* Problem requirements *
Copy the following lines word for word, keeping every line break and the spacing between them.

**** Records for this task

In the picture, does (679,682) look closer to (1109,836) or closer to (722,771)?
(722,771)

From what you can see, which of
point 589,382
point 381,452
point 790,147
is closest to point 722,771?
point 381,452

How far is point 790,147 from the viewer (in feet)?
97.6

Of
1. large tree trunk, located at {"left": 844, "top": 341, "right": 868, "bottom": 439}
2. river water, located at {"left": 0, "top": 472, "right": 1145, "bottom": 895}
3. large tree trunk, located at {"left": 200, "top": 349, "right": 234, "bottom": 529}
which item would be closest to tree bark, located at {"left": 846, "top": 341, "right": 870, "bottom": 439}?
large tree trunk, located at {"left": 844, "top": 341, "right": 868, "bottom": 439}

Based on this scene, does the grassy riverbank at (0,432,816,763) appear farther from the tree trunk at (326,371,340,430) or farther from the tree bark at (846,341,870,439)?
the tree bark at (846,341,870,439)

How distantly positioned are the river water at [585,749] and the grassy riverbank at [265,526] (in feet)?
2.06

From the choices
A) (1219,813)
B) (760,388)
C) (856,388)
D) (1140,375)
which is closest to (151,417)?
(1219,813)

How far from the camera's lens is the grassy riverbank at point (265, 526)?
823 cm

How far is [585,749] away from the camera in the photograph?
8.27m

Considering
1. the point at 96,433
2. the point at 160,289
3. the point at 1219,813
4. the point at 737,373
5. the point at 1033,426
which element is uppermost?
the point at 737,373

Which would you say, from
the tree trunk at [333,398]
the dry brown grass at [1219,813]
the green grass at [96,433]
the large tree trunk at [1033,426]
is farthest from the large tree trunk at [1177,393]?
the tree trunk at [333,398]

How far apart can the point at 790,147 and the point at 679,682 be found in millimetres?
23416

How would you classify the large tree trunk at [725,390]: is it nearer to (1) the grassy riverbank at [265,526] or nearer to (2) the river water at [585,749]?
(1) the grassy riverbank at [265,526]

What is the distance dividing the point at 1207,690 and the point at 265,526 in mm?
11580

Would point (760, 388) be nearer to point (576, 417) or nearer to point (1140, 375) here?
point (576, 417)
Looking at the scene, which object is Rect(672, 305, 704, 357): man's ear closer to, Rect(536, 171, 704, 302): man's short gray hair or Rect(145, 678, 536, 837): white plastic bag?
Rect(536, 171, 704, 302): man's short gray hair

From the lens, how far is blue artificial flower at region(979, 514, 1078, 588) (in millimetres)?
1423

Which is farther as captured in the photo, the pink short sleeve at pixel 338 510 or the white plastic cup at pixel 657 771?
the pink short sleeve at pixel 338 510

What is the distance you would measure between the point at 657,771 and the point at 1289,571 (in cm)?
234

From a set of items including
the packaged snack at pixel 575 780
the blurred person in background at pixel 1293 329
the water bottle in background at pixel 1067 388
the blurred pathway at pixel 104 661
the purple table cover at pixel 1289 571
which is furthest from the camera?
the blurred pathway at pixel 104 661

********

* Solution *
In the picture, does (679,682) look closer to (1109,836) or closer to (722,771)?
(722,771)

From what you can see, which of
point 589,382
point 381,452
point 790,147
is closest to point 722,771?
point 381,452

How far is point 790,147 from the viewer (in feet)?
97.6

Of
1. large tree trunk, located at {"left": 844, "top": 341, "right": 868, "bottom": 439}
2. river water, located at {"left": 0, "top": 472, "right": 1145, "bottom": 895}
3. large tree trunk, located at {"left": 200, "top": 349, "right": 234, "bottom": 529}
which item would be closest to tree bark, located at {"left": 846, "top": 341, "right": 870, "bottom": 439}?
large tree trunk, located at {"left": 844, "top": 341, "right": 868, "bottom": 439}

Based on this scene, does the grassy riverbank at (0,432,816,763) appear farther from the tree trunk at (326,371,340,430) or farther from the tree bark at (846,341,870,439)?
the tree bark at (846,341,870,439)

How distantly positioned are the river water at [585,749] and the grassy riverbank at [265,526] (in feet)?
2.06

From the choices
A) (1219,813)
B) (760,388)
C) (856,388)
D) (1140,375)
which is closest to (151,417)?
(1219,813)

How far from the camera's lens is the grassy riverbank at point (265, 526)?
823 cm

How far is [585,749] away from the camera in the photograph?
8.27m

Considering
1. the point at 96,433
2. the point at 160,289
3. the point at 1219,813
4. the point at 737,373
5. the point at 1033,426
which element is uppermost?
the point at 737,373

Which would you say, from
the tree trunk at [333,398]
the dry brown grass at [1219,813]
the green grass at [96,433]
the large tree trunk at [1033,426]
is farthest from the large tree trunk at [1177,393]?
the tree trunk at [333,398]

How far apart can the point at 790,147 and the point at 679,682 be found in millimetres?
23416

How would you classify the large tree trunk at [725,390]: is it nearer to (1) the grassy riverbank at [265,526] or nearer to (2) the river water at [585,749]?
(1) the grassy riverbank at [265,526]

What is the distance dividing the point at 1207,690 and the point at 265,526 in mm?
11580

Would point (760, 388) be nearer to point (576, 417) or nearer to point (1140, 375) here?
point (576, 417)
Looking at the scene, which object is Rect(672, 305, 704, 357): man's ear closer to, Rect(536, 171, 704, 302): man's short gray hair or Rect(145, 678, 536, 837): white plastic bag?
Rect(536, 171, 704, 302): man's short gray hair

From the lens, how far is blue artificial flower at region(979, 514, 1078, 588) (in millimetres)?
1423

Which is farther as captured in the photo, the pink short sleeve at pixel 338 510 or the white plastic cup at pixel 657 771?
the pink short sleeve at pixel 338 510

What is the distance you would measure between the point at 657,771 and the point at 1289,571 (in cm)?
234

From a set of items including
the packaged snack at pixel 575 780
the blurred person in background at pixel 1293 329
the water bottle in background at pixel 1067 388
the blurred pathway at pixel 104 661
the purple table cover at pixel 1289 571
which is furthest from the camera?
the blurred pathway at pixel 104 661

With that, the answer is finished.